A few quick notes on books I’ve read recently. The theme for today is Books With Subtitles:
Medieval Literature
A Very Short Introduction
Elaine Treharne
(Oxford, 2015)
144 p.
I acquired this book in the hopes that it would help extend my list of “to read” medieval literature. I was interested in learning about medieval masterworks a little off the beaten trail (viz. not Dante, Chaucer, or Malory). As such, I was fairly disappointed with the book, which makes only brief mention of particular works. Instead, the book takes a wide view of medieval literature, discussing its social context, some principal themes, methods of book production, and so on. It has a rather academic tone (“Literary spaces, literary identities” is the title of one chapter, for instance). This is fine; no doubt it was what the author was going for. It just wasn’t what I was looking for.
Classical Literature
A Very Short Introduction
William Allan
(Oxford, 2014)
135 p.
This is more like it. In an effort to organize my Greco-Roman reading lists, I nabbed this brief volume to get a bird’s eye view. I could hardly have done better. Allan gives a brief introduction to the historical and social context for classical literature, and then proceeds by genre — epic, lyric poetry, drama, historiography, oratory, pastoral poetry, satire, and novel — summarizing the principal features of each literary type and highlighting a few of the principal works. I didn’t need him to tell me about Homer or Herodotus, but I’m happy to have a better understanding of where Horace and Juvenal fit into the picture, not to mention Plautus and Petronius. My reading list is now in pretty good shape, I’d say. I faint to think how long it will take to get to all these books, but it is nice that there is always more to look forward to.
What Makes It Great?
Short Masterpieces, Great Composers
Rob Kapilow
(Wiley, 2011)
314 p.
Rob Kapilow takes about twenty short pieces of music, mostly excerpted from larger works, and examines each of them in detail, highlighting the compositional techniques and describing the musical structure. The pieces are presented chronologically, beginning with the early eighteenth century (“Spring”, from Vivaldi’s Four Seasons) and finishing with the early twentieth century (“…Des Pas sur le Neige”, from Debussy’s Preludes). They range in length from about one minute (the ‘Trepak’ movement from Tchaikovsky’s Nutcracker Suite) to ten minutes (Wagner’s prelude to Tristan und Isolde), with the median being around 3-4 minutes. The book is written at a level appropriate for a general reader with some musical education: each piece is illustrated with numerous excerpts from the score, so he assumes a competence with musical notation, and he uses some, but not too much, technical language to describe what the composer is doing. This is just the sort of mini-listening project that I relish, and it was enjoyable for me to see the musical logic of the various pieces unveiled.
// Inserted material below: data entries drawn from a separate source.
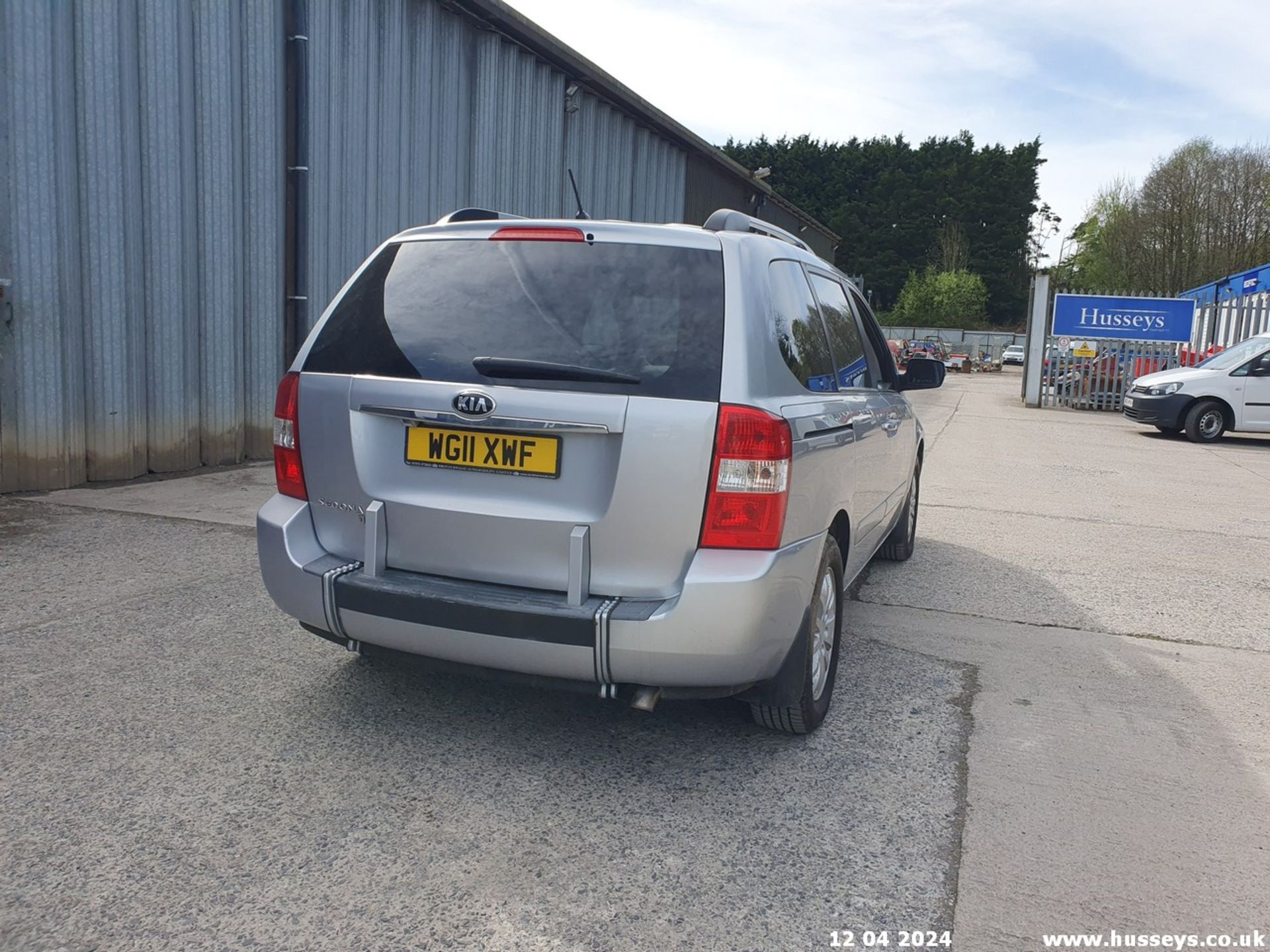 11/11 KIA SEDONA 3 BROTHERWOOD UPFRONT WHEELCHAIR ACCESS AUTO - 2199cc 5dr MPV (Silver, 60k) - Image 11 of 62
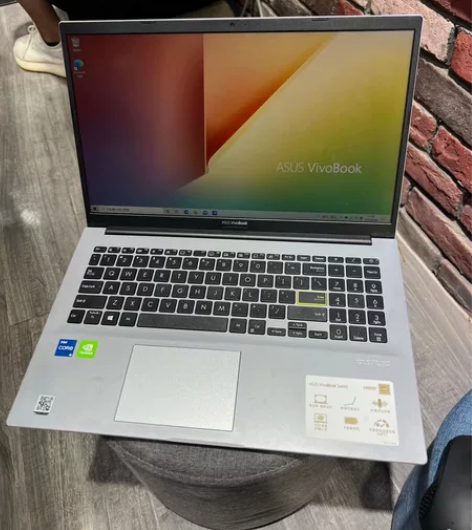 刚收一台华硕vivobook X513EP...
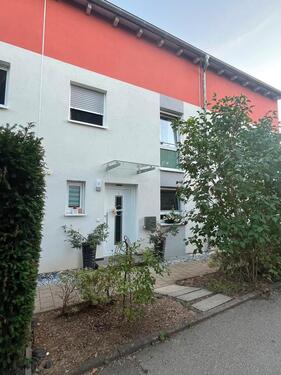Foto - Modernes Reihenmittelhaus mit Garten, Garage und Stellplatz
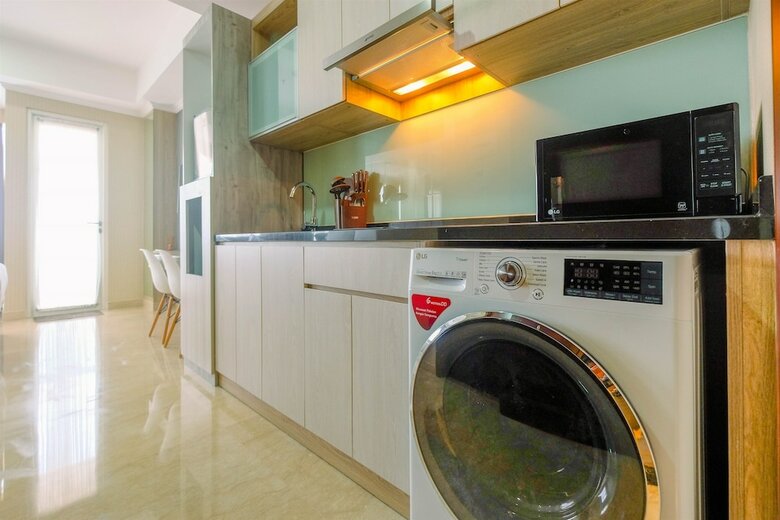 Modern And Comfy Studio At Menteng Park Apartment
For instance, the piece by Debussy is one that I’ve heard numerous times, but I’d never stopped to appreciate the fact that it is based on such a simple musical idea, suitably varied and lavishly harmonized. Likewise, I’d not discerned the musical reasoning informing a little piece like Schumann’s Traumerei, or the way in which Bach’s Prelude in C grows from a tiny musical seed. The book is full of little insights into the craft of musical composition, and I found it very enjoyable.
Physics On Your Feet
Berkeley Graduate Exam Questions
Dmitry Budker & Alexander O. Sushkov
(Oxford, 2015)
216 p.
This was great fun. I did not have to take many oral exams during my graduate studies, but this book gives a flavour (minus the stress) of what I might have encountered. The authors have selected about sixty oral exam questions given to Berkeley grad students over the years, providing both the questions and, on the flip side, the solutions. The questions are drawn from across the spectrum: mechanics, fluids, electromagnetism, squalid state, nuclear & particle, astrophysics, optics, and molecular physics. Because of the oral exam context, none of the questions can call for lengthy calculations; more often they lean on physical intuition, approximations, and a basic (but wide) knowledge of principles. Which is not to say that they are easy! Admittedly, I have been out of the game for a decade now, and I am getting rusty, but these questions are meant to be challenging, and they succeed. Still, I enjoyed trying my hand at one question each day. I’d like to find another such book and continue the practice.